R/power_agreement_assurance.R
In SimplyAgree: Flexible and Robust Agreement and Reliability Analyses

Documented in agree_assurance

#' Assurance Probability for Limits of Agreement
#'
#' `r lifecycle::badge('maturing')`
#'
#' Calculate the sample size necessary for a confidence interval of the Bland-Altman
#' range of agreement when the underlying data distribution is normal. This function
#' uses the assurance probability criterion to determine the optimum sample size,
#' based on the exact confidence interval method of Jan and Shieh (2018), which has
#' been shown to be superior to approximate methods.
#'
#' @param conf.level confidence level for the range of agreement (1 - alpha).
#'   The confidence level of the confidence interval of the range of agreement
#'   (tolerance interval).
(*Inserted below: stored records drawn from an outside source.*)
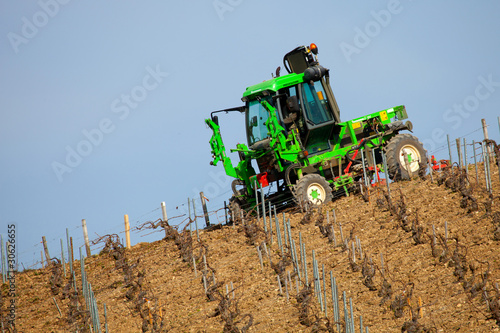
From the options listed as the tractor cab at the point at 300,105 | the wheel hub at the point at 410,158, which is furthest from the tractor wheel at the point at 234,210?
the wheel hub at the point at 410,158

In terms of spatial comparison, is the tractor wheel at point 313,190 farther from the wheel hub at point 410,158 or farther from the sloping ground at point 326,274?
the wheel hub at point 410,158

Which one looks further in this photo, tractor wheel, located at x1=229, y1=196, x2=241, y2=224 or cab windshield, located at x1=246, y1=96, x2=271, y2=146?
tractor wheel, located at x1=229, y1=196, x2=241, y2=224

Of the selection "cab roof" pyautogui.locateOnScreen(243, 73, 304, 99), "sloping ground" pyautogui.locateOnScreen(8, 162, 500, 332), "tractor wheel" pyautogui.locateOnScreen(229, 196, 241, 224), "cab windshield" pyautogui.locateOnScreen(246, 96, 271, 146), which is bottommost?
"sloping ground" pyautogui.locateOnScreen(8, 162, 500, 332)

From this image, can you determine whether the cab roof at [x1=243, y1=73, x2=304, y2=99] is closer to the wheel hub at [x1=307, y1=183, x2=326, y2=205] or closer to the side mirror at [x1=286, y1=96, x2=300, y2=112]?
the side mirror at [x1=286, y1=96, x2=300, y2=112]

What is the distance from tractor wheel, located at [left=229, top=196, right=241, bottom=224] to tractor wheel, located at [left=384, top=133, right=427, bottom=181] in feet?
11.5

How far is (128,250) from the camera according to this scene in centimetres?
1539

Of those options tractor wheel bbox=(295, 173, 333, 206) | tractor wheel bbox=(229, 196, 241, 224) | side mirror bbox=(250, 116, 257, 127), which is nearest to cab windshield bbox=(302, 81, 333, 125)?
side mirror bbox=(250, 116, 257, 127)

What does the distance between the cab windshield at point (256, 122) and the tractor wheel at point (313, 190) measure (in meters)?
1.32

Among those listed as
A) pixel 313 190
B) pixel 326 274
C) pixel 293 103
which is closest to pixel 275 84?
pixel 293 103

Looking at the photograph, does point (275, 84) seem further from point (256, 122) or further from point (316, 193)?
point (316, 193)

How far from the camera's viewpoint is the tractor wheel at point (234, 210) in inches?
610

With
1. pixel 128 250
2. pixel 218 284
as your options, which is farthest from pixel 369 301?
pixel 128 250

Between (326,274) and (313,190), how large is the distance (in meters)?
3.56

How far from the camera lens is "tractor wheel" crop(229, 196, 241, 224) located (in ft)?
50.8
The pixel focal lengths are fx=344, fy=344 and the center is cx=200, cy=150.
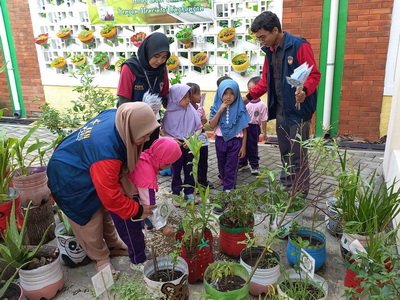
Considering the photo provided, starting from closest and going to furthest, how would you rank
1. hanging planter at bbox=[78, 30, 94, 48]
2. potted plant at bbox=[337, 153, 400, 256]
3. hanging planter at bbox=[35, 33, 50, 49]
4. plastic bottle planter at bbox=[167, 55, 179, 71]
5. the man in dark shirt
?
potted plant at bbox=[337, 153, 400, 256] < the man in dark shirt < plastic bottle planter at bbox=[167, 55, 179, 71] < hanging planter at bbox=[78, 30, 94, 48] < hanging planter at bbox=[35, 33, 50, 49]

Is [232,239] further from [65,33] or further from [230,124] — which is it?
[65,33]

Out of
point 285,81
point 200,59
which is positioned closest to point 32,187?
point 285,81

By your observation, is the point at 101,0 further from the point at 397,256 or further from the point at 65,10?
the point at 397,256

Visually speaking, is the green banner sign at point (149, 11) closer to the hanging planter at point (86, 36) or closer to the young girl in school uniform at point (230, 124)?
the hanging planter at point (86, 36)

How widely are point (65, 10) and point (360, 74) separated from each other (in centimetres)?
597

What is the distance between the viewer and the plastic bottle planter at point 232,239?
2736mm

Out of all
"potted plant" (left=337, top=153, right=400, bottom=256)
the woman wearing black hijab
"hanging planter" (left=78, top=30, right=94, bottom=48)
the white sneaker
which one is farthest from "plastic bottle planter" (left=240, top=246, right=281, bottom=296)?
"hanging planter" (left=78, top=30, right=94, bottom=48)

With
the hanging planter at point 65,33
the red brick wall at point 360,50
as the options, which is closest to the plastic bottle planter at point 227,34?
the red brick wall at point 360,50

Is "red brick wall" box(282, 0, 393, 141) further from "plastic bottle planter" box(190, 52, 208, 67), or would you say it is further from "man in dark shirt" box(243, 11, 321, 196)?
"man in dark shirt" box(243, 11, 321, 196)

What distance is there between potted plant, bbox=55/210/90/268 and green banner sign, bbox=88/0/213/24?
15.4 feet

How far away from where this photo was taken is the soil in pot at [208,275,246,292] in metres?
2.21

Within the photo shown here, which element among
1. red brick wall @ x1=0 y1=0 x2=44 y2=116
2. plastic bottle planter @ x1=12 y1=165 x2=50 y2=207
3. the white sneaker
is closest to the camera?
plastic bottle planter @ x1=12 y1=165 x2=50 y2=207

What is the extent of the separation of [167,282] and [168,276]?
21 cm

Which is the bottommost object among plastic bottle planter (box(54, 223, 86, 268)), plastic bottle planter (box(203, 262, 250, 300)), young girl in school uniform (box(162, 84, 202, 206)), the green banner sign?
plastic bottle planter (box(54, 223, 86, 268))
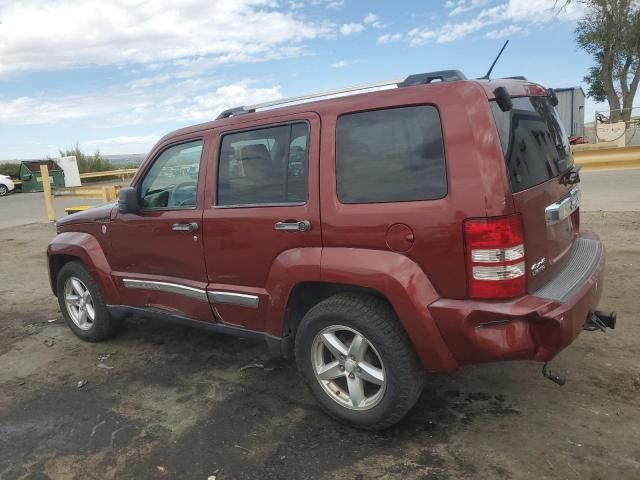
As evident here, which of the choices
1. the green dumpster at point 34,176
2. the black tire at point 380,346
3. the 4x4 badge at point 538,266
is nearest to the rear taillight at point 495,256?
the 4x4 badge at point 538,266

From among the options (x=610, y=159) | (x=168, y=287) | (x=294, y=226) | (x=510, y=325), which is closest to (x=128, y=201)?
(x=168, y=287)

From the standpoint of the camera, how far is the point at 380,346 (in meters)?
2.80

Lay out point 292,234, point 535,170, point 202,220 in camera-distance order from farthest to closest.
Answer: point 202,220 < point 292,234 < point 535,170

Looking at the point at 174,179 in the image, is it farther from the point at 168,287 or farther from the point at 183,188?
the point at 168,287

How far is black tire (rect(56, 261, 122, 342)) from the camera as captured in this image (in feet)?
15.0

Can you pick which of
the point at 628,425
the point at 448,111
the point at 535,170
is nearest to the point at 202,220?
the point at 448,111

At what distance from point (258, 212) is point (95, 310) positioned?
85.9 inches

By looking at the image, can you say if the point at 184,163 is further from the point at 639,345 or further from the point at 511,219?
the point at 639,345

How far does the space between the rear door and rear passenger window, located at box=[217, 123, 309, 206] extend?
113 cm

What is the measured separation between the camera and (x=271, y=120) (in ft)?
10.9

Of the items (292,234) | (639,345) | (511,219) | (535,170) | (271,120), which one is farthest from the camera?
(639,345)

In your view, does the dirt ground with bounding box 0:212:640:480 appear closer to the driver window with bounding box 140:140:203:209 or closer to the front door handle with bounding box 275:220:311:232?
the front door handle with bounding box 275:220:311:232

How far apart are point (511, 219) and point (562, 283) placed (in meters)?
0.62

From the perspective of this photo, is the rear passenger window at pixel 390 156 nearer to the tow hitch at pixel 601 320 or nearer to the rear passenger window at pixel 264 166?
the rear passenger window at pixel 264 166
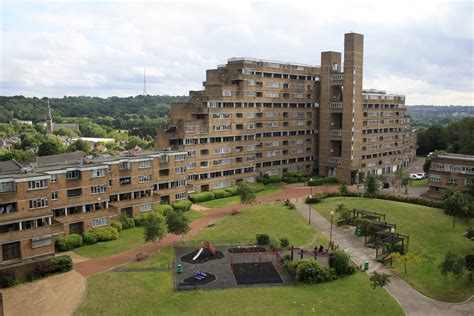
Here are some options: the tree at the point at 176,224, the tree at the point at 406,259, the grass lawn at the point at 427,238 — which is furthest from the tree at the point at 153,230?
the grass lawn at the point at 427,238

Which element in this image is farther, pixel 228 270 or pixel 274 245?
pixel 274 245

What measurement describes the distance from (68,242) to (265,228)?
2676cm

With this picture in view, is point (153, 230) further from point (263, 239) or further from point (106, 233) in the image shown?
point (263, 239)

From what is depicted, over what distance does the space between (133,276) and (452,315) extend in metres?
30.9

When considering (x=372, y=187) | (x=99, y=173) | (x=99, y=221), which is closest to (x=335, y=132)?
(x=372, y=187)

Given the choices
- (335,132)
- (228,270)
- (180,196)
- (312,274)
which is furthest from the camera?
(335,132)

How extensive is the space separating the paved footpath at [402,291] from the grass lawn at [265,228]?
323 cm

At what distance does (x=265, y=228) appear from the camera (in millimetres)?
60594

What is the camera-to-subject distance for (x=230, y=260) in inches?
1923

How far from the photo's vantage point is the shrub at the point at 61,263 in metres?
45.8

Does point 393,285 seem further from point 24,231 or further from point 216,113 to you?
point 216,113

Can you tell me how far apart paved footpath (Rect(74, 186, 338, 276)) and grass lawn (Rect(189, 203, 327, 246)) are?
8.48 feet

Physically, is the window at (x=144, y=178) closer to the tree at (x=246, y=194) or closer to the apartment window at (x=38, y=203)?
the tree at (x=246, y=194)

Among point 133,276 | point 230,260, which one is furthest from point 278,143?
point 133,276
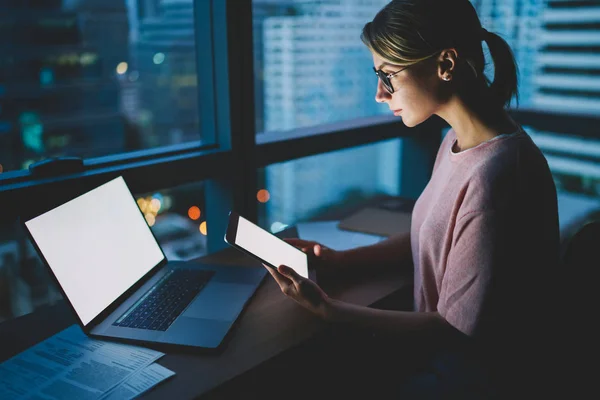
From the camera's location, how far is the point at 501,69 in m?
1.14

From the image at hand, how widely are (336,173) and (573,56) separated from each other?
44.4 m

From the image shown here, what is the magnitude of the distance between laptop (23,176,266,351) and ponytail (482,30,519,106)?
78cm

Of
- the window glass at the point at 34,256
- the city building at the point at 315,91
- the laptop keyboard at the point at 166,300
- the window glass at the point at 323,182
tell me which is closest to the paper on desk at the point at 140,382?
the laptop keyboard at the point at 166,300

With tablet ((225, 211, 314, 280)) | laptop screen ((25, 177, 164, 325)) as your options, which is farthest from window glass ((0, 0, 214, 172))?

Default is 0.95.
#' @param assurance target lower bound of the assurance probability (1 - gamma).
#'   The assurance probability is the probability that the study half-width will
#'   be less than omega. Common values are 0.80, 0.90, or 0.95.
#' @param omega upper bound of assurance half-width. The sample size guarantees
#'   (assures) that 100(1 - gamma)% of interval half-widths will be less than
#'   this value. Can be specified in standard deviation units.
#' @param pstar central proportion of the data distribution covered (P*). It is
#'   the proportion of observations that fall between the limits. For example, a
#'   value of 0.95 indicates that 95% of the variable's values fall between the
#'   limits. Must be between 0 and 1. Common values are 0.90 or 0.95.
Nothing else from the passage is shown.